帝人フロンティアは、不織布新製品の用途探索を加速する。海洋生分解性を持つスパンボンド(SB)不織布を生活雑貨や土木資材などに提案する。ポリフェニレンサルファイド(PPS)超極細繊維配合の不織布は、フィルトレーション(ろ過)などで展開を進める。両不織布とも早い段階で用途の確立を図り、本格販売開始につなげる。

 海洋生分解性不織布は、反応を速めるトリガー物質を添加したポリ乳酸(PLA)を原料とする。温度(低温)やバクテリア数の少なさなどから、海中では土中と比べて生分解が進みにくいとされているが、同社のPLASB不織布は「(理論上)2年で完全に分解する」と言う。

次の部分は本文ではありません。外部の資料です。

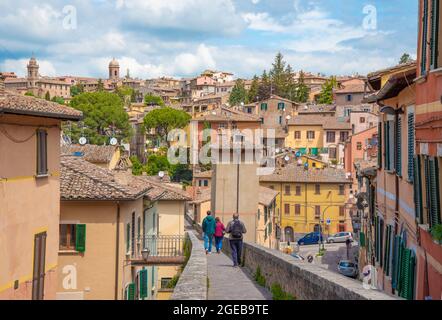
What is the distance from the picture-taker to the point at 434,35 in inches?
502

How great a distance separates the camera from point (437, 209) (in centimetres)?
1288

 ティーバッグ用途の引き合いが強く、今後の浸透に期待をかける。そのほか、マルチシートや防草シートをはじめとする農業資材、ドレーンなどの土木資材、エアフィルターといった工業資材用途の需要を探索する。目付や物性は顧客の要望に応じる。繊維やペレットでの販売も検討する。

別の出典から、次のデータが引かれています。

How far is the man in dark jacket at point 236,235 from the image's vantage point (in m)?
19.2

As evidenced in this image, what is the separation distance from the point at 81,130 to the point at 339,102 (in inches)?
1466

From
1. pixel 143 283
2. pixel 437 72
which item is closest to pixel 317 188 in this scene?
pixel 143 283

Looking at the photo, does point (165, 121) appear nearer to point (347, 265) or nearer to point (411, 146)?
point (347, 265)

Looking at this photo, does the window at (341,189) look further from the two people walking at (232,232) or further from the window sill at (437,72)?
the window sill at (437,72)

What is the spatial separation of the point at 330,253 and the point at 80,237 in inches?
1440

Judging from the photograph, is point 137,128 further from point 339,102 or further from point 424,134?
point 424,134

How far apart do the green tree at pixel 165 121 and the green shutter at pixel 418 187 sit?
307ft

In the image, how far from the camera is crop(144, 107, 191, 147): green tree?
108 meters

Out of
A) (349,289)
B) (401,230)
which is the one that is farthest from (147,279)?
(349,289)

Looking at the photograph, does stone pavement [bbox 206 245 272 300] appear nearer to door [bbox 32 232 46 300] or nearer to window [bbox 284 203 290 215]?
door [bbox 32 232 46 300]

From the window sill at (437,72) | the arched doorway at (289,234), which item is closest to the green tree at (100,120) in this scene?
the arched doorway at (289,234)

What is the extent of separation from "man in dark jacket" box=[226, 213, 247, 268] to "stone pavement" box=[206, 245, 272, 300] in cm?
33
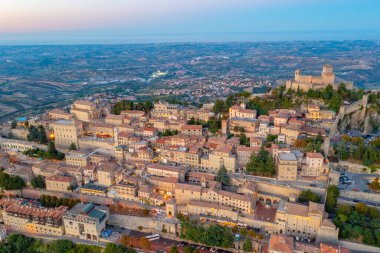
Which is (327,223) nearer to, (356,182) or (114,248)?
(356,182)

 一般的なPLA不織布も海洋生分解性を持つが、条件によっては、分解に10、20年かかる場合もあるといわれている。分解速度などで優位性の発揮を狙う。実用期間のコントロールも可能としている。

 超極細繊維配合PPS不織布は、繊維径700ナノ㍍のPPSを複合した湿式不織布。連続使用温度190℃という高い耐熱性や耐薬品性(アルカリ、酸、有機溶剤)などに優れているほか、孔径が微細かつ均一なことも特徴の一つ。空隙率が高いシート設計も可能だ。

 エアフィルターや液体フィルター分野での展開を軸に新用途を探っている段階にある。現在は「中量生産までは可能。量産に入れる体制も整えている」とする。2024年度(25年3月期)以降も用途探索・開拓を続け、「25年度に量産、本格販売に入りたい」としている。